In this paper, the performances of horizontal axis tidal turbines with three different blade pitching angles, i.e., 50°, 60° and 70°, have been evaluated using STAR-CCM+. The numerical simulation results show that the larger the pitch angle is, the greater the pressure difference between the upstream and the downstream surface of the blade is, and the pitch angle is greatly affected by the force on the impeller in the X axis direction of the incoming flow. When the pitch angle is increased from 50° to 60°, the impeller rotation speed increases by 33% and the average kinetic energy acquired increases by 77%.
With the rapid development of the global economy and technology, the demand for energy in human society is increasing. Fossils, coal and other traditional energy sources are facing a situation of imminent depletion after long-term high-intensity mining and consumption by human beings. The long-term large-scale use of fossil energy has led to a series of problems such as environmental pollution, global warming, and rising energy costs (Chen,2019), and the development and utilization of renewable energy has become one of the importance measures for the sustainable development of human society. Tidal energy and other marine energy sources have the advantages of strong regularity, predictability and high energy density.

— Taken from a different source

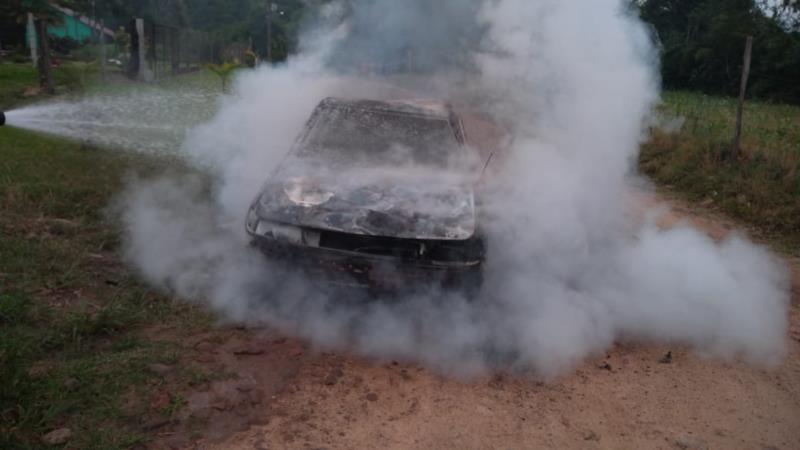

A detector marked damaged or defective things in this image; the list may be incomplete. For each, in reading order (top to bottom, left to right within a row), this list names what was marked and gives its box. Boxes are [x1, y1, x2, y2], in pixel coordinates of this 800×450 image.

charred car hood [255, 174, 476, 241]
burned car [245, 96, 494, 290]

The horizontal axis power flow energy turbine as the core device for converting power flow energy into electrical energy has high energy acquisition efficiency and good self-starting performance (Wang, 2006; Gao, 2016; Schonbom, 2007; Khan, 2009), and has been widely used. For horizontal axis tidal turbine units, the study of the influence of the pitch angle of the power flow turbine on the hydrodynamic power of the impeller can provide an important reference basis for the design of the turbine control system (Gu, 2019).
Yonglin Li (2010) conducted velocity analysis and force analysis on the blades of vertical axis ocean current power generation turbines, and on the basis of this analysis, a preliminary pitch design scheme was proposed, and it was found that the scheme could improve the hydrodynamic performance of vertical axis ocean current power generation turbines through verification. Zhe Xie (2011) designed and produced a 1kW horizontal axis pitch turbine prototype, and conducted efficiency experiments based on flow rate and pitch angle turbine, which verified the advantages of low starting flow rate and high efficiency compared with fixed pitch turbine. De Jesus Henriques et al (2016) studied the effect of pitch angle on horizontal shaft power flow turbines considering the coexistence of wave currents, and found that increasing the pitch angle can effectively reduce the effect of waves on water turbines.